### Extract to read:

- Genres: J-pop; anime song;
- Years active: 2019–present
- Label: Pony Canyon
- Members: Yurina Uchiyama; Nene Hieda; Kyōka Moriya; Yuna Ogata; Ayaka Takamura; Satsuki Miyahara; Mayu Iizuka; Manatsu Murakami;
- Website: www.dialogue-music.jp

= Dialogue (group) =

Japanese idol group

Dialogue (stylized as DIALOGUE+) is a Japanese idol group which is signed to Pony Canyon. The group, consisting of eight voice actresses, debuted in 2019 with the release of their first single "Hajimete no Kakumei", the title track of which was used as the opening theme of the anime television series High School Prodigies Have It Easy Even In Another World. Their music has also been used in Bottom-tier Character Tomozaki and Higehiro.

==History==
Dialogue began its activities in 2019. It is composed of eight members: Yurina Uchiyama, Nene Hieda, Kyōka Moriya, Yuna Ogata, Ayaka Takamura, Satsuki Miyahara, Mayu Iizuka, and Manatsu Murakami, all of whom were also cast in the mobile game CUE!. The group's first single, "Hajimete no Kakumei!" (はじめてのかくめい) was released on October 23, 2019; the title song, which was written and composed by Unison Square Garden member Tomoya Tabuchi and arranged by Hidekazu Tanaka, was used as the opening theme of the anime television series High School Prodigies Have It Easy Even In Another World. They then released the mini-album Dreamy-Logue on April 8, 2020. They released two singles on February 3, 2021: "Jinsei Easy" (人生イージー, Jinsei Ījī) and "Ayafuwa Asterisk" (あやふわアスタリスク, Ayafuwa Asuterisuku), the title tracks of which are used as the opening and ending themes respectively of the anime series Bottom-tier Character Tomozaki. They also performed the opening theme of the anime series Higehiro and My Stepmom's Daughter Is My Ex. They also performed the ending theme of the anime series Skeleton Knight in Another World and Love After World Domination.

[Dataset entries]

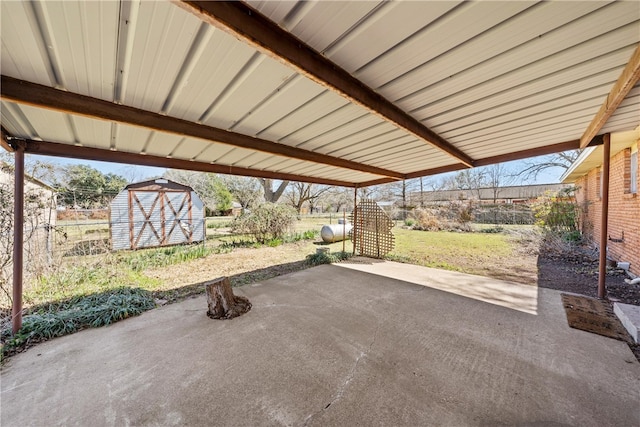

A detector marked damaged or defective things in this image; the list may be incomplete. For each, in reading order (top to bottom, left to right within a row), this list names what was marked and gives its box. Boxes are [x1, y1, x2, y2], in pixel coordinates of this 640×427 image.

concrete crack [302, 322, 380, 426]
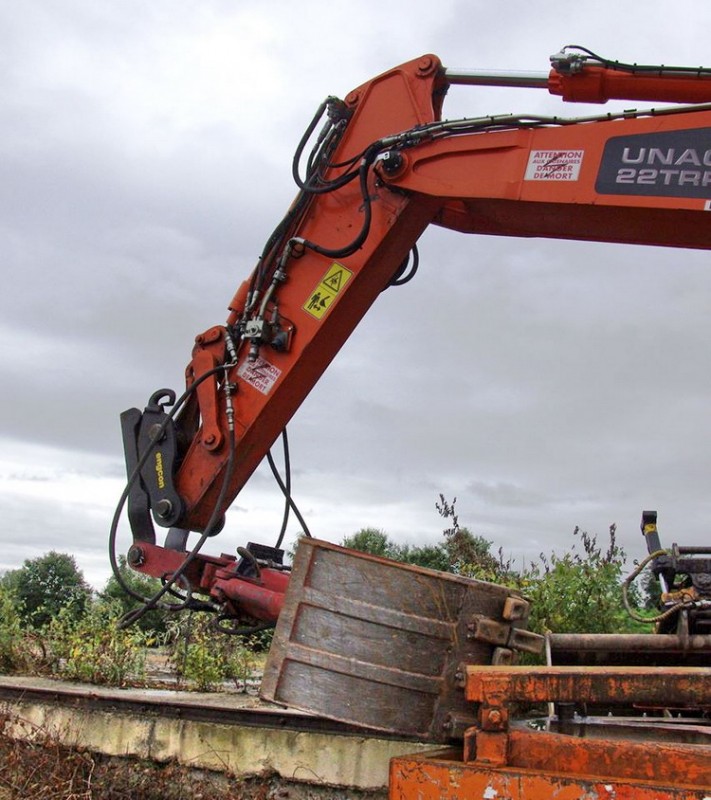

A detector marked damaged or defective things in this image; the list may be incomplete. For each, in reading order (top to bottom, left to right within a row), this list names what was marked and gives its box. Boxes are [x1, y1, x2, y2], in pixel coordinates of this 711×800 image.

rusty metal component [262, 540, 540, 740]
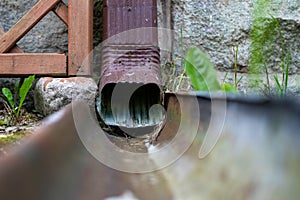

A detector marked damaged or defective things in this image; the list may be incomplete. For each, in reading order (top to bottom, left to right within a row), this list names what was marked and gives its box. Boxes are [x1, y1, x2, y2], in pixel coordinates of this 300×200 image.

rust on metal pipe [96, 0, 163, 128]
rusty downspout [96, 0, 163, 130]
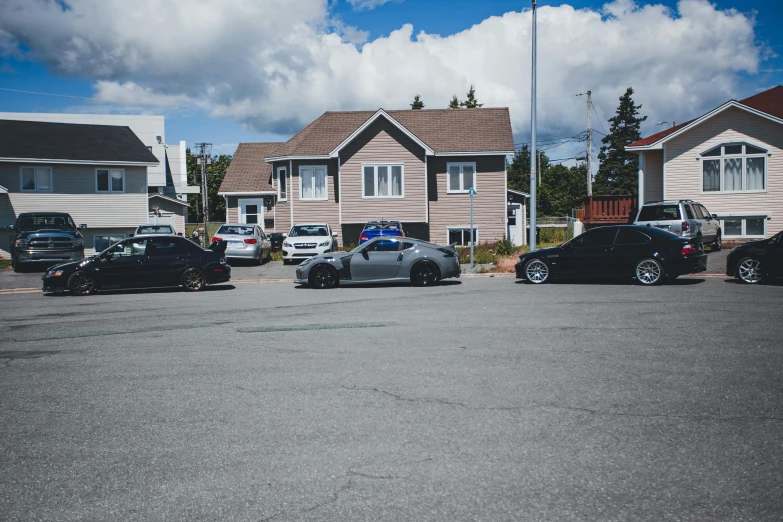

### Set of tasks:
1. In the Dialogue article, on what date did the group release the mini-album Dreamy-Logue?
2. Reproduce word for word the passage of the Dialogue article starting at "- Genres: J-pop;" and ending at "Tomozaki and Higehiro.".

### Results of the exercise:
1. April 8, 2020

2.
- Genres: J-pop; anime song;
- Years active: 2019–present
- Label: Pony Canyon
- Members: Yurina Uchiyama; Nene Hieda; Kyōka Moriya; Yuna Ogata; Ayaka Takamura; Satsuki Miyahara; Mayu Iizuka; Manatsu Murakami;
- Website: www.dialogue-music.jp

= Dialogue (group) =

Japanese idol group

Dialogue (stylized as DIALOGUE+) is a Japanese idol group which is signed to Pony Canyon. The group, consisting of eight voice actresses, debuted in 2019 with the release of their first single "Hajimete no Kakumei", the title track of which was used as the opening theme of the anime television series High School Prodigies Have It Easy Even In Another World. Their music has also been used in Bottom-tier Character Tomozaki and Higehiro.